**Available data**
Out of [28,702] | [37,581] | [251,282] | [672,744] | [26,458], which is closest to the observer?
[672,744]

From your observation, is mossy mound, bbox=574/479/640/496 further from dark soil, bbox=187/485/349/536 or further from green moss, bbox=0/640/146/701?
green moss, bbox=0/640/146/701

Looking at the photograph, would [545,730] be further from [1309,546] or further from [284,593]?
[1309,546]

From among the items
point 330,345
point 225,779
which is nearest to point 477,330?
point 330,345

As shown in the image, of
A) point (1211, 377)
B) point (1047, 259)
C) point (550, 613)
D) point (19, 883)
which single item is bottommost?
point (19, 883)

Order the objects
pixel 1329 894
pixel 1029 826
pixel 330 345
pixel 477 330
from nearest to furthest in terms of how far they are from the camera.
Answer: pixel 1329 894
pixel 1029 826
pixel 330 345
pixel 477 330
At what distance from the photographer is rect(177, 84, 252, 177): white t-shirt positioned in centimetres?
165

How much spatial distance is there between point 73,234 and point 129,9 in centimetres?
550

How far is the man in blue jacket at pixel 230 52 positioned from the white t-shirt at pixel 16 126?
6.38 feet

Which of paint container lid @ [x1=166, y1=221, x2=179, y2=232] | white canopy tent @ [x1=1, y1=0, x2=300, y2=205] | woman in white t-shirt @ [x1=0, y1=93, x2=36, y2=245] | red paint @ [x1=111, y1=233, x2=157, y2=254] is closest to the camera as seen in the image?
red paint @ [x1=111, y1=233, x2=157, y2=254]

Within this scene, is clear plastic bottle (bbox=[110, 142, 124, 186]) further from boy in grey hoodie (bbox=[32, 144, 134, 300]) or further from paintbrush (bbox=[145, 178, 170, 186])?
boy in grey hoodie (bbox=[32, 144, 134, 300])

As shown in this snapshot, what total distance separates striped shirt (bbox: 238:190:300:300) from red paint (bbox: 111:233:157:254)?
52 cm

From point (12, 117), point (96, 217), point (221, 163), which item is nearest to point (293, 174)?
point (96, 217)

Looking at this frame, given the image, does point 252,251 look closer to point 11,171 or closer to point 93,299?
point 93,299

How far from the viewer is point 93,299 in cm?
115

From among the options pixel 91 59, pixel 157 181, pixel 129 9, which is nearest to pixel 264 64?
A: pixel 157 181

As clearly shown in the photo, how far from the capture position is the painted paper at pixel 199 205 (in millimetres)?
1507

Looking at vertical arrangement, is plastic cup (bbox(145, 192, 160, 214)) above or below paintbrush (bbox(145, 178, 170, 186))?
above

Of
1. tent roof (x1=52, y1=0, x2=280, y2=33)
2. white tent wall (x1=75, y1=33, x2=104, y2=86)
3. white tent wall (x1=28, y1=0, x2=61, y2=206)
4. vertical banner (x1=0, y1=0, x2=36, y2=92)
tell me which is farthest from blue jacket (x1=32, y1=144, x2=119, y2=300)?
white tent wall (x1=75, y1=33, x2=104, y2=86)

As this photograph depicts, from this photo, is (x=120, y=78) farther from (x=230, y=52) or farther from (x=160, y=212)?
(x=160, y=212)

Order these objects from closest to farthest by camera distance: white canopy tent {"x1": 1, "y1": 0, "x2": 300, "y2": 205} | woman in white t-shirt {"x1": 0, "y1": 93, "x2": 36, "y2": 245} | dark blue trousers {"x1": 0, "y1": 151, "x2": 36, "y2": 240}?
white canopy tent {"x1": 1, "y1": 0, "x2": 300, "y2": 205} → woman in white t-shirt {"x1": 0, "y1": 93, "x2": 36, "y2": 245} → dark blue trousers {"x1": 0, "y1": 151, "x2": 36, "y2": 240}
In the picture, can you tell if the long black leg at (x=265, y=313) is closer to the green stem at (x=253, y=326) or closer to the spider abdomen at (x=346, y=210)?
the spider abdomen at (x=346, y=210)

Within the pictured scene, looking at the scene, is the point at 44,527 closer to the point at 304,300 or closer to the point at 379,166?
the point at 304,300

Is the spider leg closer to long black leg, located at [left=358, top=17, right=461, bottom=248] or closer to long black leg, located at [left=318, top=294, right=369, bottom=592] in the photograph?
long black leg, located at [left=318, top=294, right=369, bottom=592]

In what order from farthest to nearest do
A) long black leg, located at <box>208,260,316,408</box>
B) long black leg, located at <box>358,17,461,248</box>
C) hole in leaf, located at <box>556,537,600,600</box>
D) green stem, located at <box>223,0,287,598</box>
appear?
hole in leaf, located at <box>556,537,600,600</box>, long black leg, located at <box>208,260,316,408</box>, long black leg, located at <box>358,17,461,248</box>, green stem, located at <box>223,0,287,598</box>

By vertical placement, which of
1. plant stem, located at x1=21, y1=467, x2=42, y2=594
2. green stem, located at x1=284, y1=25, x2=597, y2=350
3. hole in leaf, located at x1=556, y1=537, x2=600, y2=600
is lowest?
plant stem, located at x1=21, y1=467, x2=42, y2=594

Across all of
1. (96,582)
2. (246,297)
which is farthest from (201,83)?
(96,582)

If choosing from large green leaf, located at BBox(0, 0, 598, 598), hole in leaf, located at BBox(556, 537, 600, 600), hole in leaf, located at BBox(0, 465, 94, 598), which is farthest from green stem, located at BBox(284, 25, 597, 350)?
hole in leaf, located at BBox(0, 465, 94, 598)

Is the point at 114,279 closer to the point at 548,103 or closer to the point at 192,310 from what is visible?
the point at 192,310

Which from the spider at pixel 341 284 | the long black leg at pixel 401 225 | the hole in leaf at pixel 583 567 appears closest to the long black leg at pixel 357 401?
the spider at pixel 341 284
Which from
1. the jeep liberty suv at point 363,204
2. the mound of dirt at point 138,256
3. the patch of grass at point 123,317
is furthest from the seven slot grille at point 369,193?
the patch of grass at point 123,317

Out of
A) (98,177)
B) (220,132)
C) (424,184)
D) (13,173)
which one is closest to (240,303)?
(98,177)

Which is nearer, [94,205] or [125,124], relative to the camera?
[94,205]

**Task to complete**
Render the lines above as a JSON list of strings, with each line as its own string and blank lines omitted.

**Written response**
[
  "Out of [28,702] | [37,581] | [251,282] | [672,744] | [26,458], which is closest to the observer?",
  "[672,744]",
  "From your observation, is mossy mound, bbox=574/479/640/496 further from dark soil, bbox=187/485/349/536 or further from green moss, bbox=0/640/146/701?",
  "green moss, bbox=0/640/146/701",
  "Looking at the photograph, would [545,730] be further from [1309,546] or further from [284,593]?",
  "[1309,546]",
  "From among the items",
  "point 330,345",
  "point 225,779",
  "which is nearest to point 477,330?",
  "point 330,345",
  "As shown in the image, of",
  "A) point (1211, 377)",
  "B) point (1047, 259)",
  "C) point (550, 613)",
  "D) point (19, 883)",
  "which single item is bottommost?",
  "point (19, 883)",
  "Order the objects",
  "pixel 1329 894",
  "pixel 1029 826",
  "pixel 330 345",
  "pixel 477 330",
  "from nearest to furthest in terms of how far they are from the camera.",
  "Answer: pixel 1329 894",
  "pixel 1029 826",
  "pixel 330 345",
  "pixel 477 330",
  "At what distance from the photographer is rect(177, 84, 252, 177): white t-shirt positioned in centimetres?",
  "165",
  "How much spatial distance is there between point 73,234 and point 129,9 in centimetres?",
  "550",
  "How far is the man in blue jacket at pixel 230 52 positioned from the white t-shirt at pixel 16 126?",
  "6.38 feet",
  "Which of paint container lid @ [x1=166, y1=221, x2=179, y2=232] | white canopy tent @ [x1=1, y1=0, x2=300, y2=205] | woman in white t-shirt @ [x1=0, y1=93, x2=36, y2=245] | red paint @ [x1=111, y1=233, x2=157, y2=254] is closest to the camera as seen in the image?",
  "red paint @ [x1=111, y1=233, x2=157, y2=254]",
  "Within this scene, is clear plastic bottle (bbox=[110, 142, 124, 186]) further from boy in grey hoodie (bbox=[32, 144, 134, 300]) or further from paintbrush (bbox=[145, 178, 170, 186])?",
  "boy in grey hoodie (bbox=[32, 144, 134, 300])",
  "As shown in this snapshot, what total distance separates striped shirt (bbox: 238:190:300:300) from red paint (bbox: 111:233:157:254)?",
  "52 cm",
  "From point (12, 117), point (96, 217), point (221, 163), which item is nearest to point (293, 174)?",
  "point (96, 217)",
  "Looking at this frame, given the image, does point 252,251 look closer to point 11,171 or closer to point 93,299?",
  "point 93,299",
  "How far from the viewer is point 93,299 in cm?",
  "115",
  "From among the options pixel 91 59, pixel 157 181, pixel 129 9, which is nearest to pixel 264 64?",
  "A: pixel 157 181",
  "As clearly shown in the photo, how far from the capture position is the painted paper at pixel 199 205 (in millimetres)?",
  "1507",
  "Looking at vertical arrangement, is plastic cup (bbox(145, 192, 160, 214)) above or below paintbrush (bbox(145, 178, 170, 186))?",
  "above",
  "Of",
  "1. tent roof (x1=52, y1=0, x2=280, y2=33)",
  "2. white tent wall (x1=75, y1=33, x2=104, y2=86)",
  "3. white tent wall (x1=28, y1=0, x2=61, y2=206)",
  "4. vertical banner (x1=0, y1=0, x2=36, y2=92)",
  "tell me which is farthest from blue jacket (x1=32, y1=144, x2=119, y2=300)?",
  "white tent wall (x1=75, y1=33, x2=104, y2=86)",
  "As this photograph depicts, from this photo, is (x=120, y=78) farther from (x=230, y=52) or farther from (x=160, y=212)?",
  "(x=160, y=212)",
  "Order these objects from closest to farthest by camera distance: white canopy tent {\"x1\": 1, \"y1\": 0, \"x2\": 300, \"y2\": 205} | woman in white t-shirt {\"x1\": 0, \"y1\": 93, \"x2\": 36, \"y2\": 245} | dark blue trousers {\"x1\": 0, \"y1\": 151, \"x2\": 36, \"y2\": 240}?",
  "white canopy tent {\"x1\": 1, \"y1\": 0, \"x2\": 300, \"y2\": 205} → woman in white t-shirt {\"x1\": 0, \"y1\": 93, \"x2\": 36, \"y2\": 245} → dark blue trousers {\"x1\": 0, \"y1\": 151, \"x2\": 36, \"y2\": 240}",
  "In the picture, can you tell if the long black leg at (x=265, y=313) is closer to the green stem at (x=253, y=326) or closer to the spider abdomen at (x=346, y=210)?",
  "the spider abdomen at (x=346, y=210)",
  "Within the pictured scene, looking at the scene, is the point at 44,527 closer to the point at 304,300 or closer to the point at 379,166?",
  "the point at 304,300",
  "Is the spider leg closer to long black leg, located at [left=358, top=17, right=461, bottom=248] or closer to long black leg, located at [left=318, top=294, right=369, bottom=592] in the photograph?",
  "long black leg, located at [left=318, top=294, right=369, bottom=592]",
  "In what order from farthest to nearest do",
  "A) long black leg, located at <box>208,260,316,408</box>",
  "B) long black leg, located at <box>358,17,461,248</box>",
  "C) hole in leaf, located at <box>556,537,600,600</box>",
  "D) green stem, located at <box>223,0,287,598</box>",
  "appear?",
  "hole in leaf, located at <box>556,537,600,600</box>, long black leg, located at <box>208,260,316,408</box>, long black leg, located at <box>358,17,461,248</box>, green stem, located at <box>223,0,287,598</box>",
  "By vertical placement, which of",
  "1. plant stem, located at x1=21, y1=467, x2=42, y2=594",
  "2. green stem, located at x1=284, y1=25, x2=597, y2=350",
  "3. hole in leaf, located at x1=556, y1=537, x2=600, y2=600",
  "is lowest?",
  "plant stem, located at x1=21, y1=467, x2=42, y2=594",
  "Across all of",
  "1. (96,582)",
  "2. (246,297)",
  "which is farthest from (201,83)?",
  "(96,582)",
  "If choosing from large green leaf, located at BBox(0, 0, 598, 598), hole in leaf, located at BBox(556, 537, 600, 600), hole in leaf, located at BBox(0, 465, 94, 598), which is farthest from green stem, located at BBox(284, 25, 597, 350)?",
  "hole in leaf, located at BBox(0, 465, 94, 598)",
  "Is the point at 114,279 closer to the point at 548,103 or closer to the point at 192,310 from what is visible?",
  "the point at 192,310",
  "Which from the spider at pixel 341 284 | the long black leg at pixel 401 225 | the hole in leaf at pixel 583 567 appears closest to the long black leg at pixel 357 401?",
  "the spider at pixel 341 284",
  "Which from",
  "1. the jeep liberty suv at point 363,204",
  "2. the mound of dirt at point 138,256",
  "3. the patch of grass at point 123,317",
  "is furthest from the seven slot grille at point 369,193?",
  "the patch of grass at point 123,317",
  "Out of",
  "A) (98,177)",
  "B) (220,132)",
  "C) (424,184)",
  "D) (13,173)",
  "which one is closest to (240,303)?",
  "(98,177)",
  "Which is nearer, [94,205] or [125,124], relative to the camera?",
  "[94,205]"
]